Newsrooms at breaking point
Lesya Lazorenko is listening intently during a regular editorial meeting in the newsroom she runs in Kremenchuk, in central Ukraine. A colleague is discussing a difficult story she is covering.
“I talked to a girl who was raped by the Russian occupiers,” the reporter says. “She told me everything in great detail. I’m very worried about not causing another trauma.”
Lesya is the chief editor of the Kremenchuk Telegraph. The story she’s hearing is sadly all too familiar. She advises her colleague to talk to a psychologist. “We need to make sure that she doesn’t get hurt anymore,” Lesya says.
She worries about her reporting staff, predominantly women, who now spend a considerable amount of time talking to victims of trauma.
“It’s very important for me as an editor to understand the level of burnout of each of them,” she says. “I see tears in the eyes of journalists after the interview. I see tears in the eyes of video operators who edit material and who cannot hold themselves back.
“We are working with POWs. We are talking to women who were raped in captivity. Now we are talking to parents who have lost their children, not only on the front, but during shelling in our hometown. And it’s terrible.”
It’s very personal for Lesya. Her eldest son Bohdan could be deployed to fight at any time. Her 10-year-old daughter Yaroslava, who now spends many school days in a bomb shelter, is having nightmares. She dreams of explosions and losing her family members.
“At the age of 10 she knows the sound of an explosion; she knows what a bomb shelter is,” she says. “I’m afraid of losing my children.”
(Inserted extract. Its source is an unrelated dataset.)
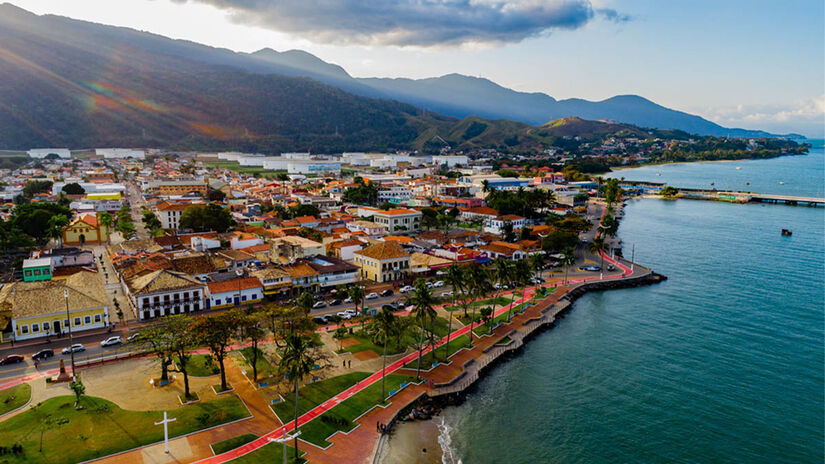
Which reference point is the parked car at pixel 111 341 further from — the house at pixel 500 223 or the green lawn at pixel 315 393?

Some days the strain of keeping her family safe, her staff supported and her newspaper operational takes its toll.
“When you lead the team, I as a woman and as an editor have certain weaknesses and I close the doors of my office. I can cry sometimes. But I will cry so they do not see any of my emotions. I have to go out with a smile, to say that we are doing well, that we will handle everything.”